The critical distinction is how execution paths are determined
「実行パスがどう決定されるか」が重要な違いです。Graphでは開発者がコードで条件を定義し、予測可能なルーティングを実現します。一方、Swarmではエージェント(LLM)が文脈を理解してルーティングを判断します。
どちらを選ぶか
条件が明確に定義できる場合はGraphが向いています。たとえばif "技術" in responseのように判定できるなら技術専門家へルーティングできます。

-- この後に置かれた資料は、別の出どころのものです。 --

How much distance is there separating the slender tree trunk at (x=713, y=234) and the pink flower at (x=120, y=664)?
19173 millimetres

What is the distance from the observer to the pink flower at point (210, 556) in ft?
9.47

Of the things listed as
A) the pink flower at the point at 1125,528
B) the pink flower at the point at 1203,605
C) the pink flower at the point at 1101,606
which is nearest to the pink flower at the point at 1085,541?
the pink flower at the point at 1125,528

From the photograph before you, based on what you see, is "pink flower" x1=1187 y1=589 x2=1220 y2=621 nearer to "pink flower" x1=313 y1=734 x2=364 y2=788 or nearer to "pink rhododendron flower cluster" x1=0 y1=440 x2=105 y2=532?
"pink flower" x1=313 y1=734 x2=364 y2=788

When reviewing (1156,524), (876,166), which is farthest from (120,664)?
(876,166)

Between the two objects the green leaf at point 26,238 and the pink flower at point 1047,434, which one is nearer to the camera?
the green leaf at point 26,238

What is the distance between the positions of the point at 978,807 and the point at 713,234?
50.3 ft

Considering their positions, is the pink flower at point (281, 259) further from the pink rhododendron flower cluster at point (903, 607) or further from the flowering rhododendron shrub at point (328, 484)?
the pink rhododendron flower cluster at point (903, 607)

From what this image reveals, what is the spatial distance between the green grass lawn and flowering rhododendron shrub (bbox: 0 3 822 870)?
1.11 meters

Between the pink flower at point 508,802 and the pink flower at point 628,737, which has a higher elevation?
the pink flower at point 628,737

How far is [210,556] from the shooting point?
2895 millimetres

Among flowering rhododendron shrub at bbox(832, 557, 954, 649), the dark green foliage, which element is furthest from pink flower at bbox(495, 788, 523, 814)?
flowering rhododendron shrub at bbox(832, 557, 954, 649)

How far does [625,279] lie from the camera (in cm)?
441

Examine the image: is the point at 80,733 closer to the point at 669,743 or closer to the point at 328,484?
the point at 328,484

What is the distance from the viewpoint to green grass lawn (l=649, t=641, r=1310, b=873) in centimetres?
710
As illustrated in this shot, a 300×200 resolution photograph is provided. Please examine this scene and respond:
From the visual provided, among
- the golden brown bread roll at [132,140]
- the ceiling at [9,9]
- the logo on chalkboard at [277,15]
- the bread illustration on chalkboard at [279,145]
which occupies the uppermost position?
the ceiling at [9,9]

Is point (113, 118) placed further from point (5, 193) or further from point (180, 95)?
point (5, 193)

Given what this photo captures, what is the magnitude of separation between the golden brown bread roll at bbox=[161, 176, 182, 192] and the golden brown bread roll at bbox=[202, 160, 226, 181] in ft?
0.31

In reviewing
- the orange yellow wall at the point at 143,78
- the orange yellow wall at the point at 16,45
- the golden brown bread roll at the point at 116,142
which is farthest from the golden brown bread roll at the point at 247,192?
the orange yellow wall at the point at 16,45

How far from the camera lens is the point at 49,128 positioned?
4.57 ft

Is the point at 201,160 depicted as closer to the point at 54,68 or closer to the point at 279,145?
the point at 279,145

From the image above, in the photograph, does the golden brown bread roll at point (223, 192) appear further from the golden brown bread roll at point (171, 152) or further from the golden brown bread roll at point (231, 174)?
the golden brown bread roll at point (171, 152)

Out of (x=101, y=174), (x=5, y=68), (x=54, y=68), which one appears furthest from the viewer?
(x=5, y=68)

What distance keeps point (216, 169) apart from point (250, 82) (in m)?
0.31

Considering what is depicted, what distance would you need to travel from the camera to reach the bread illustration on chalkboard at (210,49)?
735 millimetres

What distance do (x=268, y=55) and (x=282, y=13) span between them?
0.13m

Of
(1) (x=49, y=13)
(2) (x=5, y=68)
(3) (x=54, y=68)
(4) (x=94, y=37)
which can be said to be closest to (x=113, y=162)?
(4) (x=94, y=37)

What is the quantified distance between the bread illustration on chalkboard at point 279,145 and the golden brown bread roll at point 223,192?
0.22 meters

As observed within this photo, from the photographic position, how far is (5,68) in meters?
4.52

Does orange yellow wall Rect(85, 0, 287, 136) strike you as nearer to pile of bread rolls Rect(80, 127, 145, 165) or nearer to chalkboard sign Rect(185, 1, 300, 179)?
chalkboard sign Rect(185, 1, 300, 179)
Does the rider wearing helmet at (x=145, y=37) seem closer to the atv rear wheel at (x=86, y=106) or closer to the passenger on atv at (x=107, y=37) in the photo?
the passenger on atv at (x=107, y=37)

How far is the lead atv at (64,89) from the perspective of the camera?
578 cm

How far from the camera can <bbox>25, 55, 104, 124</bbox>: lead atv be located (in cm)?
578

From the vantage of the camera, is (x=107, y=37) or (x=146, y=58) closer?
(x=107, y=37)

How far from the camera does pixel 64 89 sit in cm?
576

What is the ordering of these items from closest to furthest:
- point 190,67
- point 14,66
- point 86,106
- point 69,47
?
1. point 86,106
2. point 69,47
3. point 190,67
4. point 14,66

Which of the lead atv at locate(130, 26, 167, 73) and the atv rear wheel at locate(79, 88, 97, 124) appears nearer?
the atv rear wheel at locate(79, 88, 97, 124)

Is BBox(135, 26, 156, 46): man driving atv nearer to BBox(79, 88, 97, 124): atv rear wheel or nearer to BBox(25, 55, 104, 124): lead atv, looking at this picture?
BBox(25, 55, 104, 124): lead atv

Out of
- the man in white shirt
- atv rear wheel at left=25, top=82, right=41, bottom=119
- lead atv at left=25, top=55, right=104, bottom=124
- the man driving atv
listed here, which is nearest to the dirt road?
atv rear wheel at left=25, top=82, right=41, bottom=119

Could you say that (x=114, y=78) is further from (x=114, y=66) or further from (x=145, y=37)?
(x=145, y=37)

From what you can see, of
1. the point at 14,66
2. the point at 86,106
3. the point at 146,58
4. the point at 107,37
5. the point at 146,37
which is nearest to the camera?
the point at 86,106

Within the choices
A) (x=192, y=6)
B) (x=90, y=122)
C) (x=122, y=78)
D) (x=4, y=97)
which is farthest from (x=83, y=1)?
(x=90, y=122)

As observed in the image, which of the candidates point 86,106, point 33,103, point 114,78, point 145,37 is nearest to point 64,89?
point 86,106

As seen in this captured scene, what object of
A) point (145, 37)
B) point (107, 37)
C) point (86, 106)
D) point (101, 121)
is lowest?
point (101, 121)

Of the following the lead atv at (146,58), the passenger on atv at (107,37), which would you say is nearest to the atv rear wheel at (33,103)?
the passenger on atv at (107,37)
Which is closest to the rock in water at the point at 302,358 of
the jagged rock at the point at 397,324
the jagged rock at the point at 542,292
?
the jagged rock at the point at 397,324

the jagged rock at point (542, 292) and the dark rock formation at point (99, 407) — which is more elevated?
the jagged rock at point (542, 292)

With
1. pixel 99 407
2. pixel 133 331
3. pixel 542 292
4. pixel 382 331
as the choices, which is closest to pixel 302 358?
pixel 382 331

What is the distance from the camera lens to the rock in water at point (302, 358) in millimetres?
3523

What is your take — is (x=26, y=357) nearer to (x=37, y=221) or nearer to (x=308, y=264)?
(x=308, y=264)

一方、文脈に応じた判断が必要ならSwarmの方がいいでしょう。「これは表面上は技術の質問だが、実は請求の問題だ」とLLMが理解して適切なエージェントへ振り分けるような場合です。
予測可能な動作とデバッグのしやすさを重視するならGraph、柔軟な対応を重視するならSwarmが適しています。
まとめ
Graphは、Strands Agentsで フローを明示的に制御する ためのパターンです。GraphBuilderで有向グラフを定義し、条件関数でルーティングを制御します。
グラフ構造に基づいた予測可能な流れで実行され、add_edgeのconditionパラメーターで動的ルーティングができます。ループにも対応しているのがWorkflowとの大きな違いですね。set_max_node_executionsで無限ループを防止できるため安心です。
公式ドキュメントでは「決定論的有向グラフベースのエージェント編成」と説明されています。フローを明示的に制御し、予測可能な動作を求める場合に適したパターンです。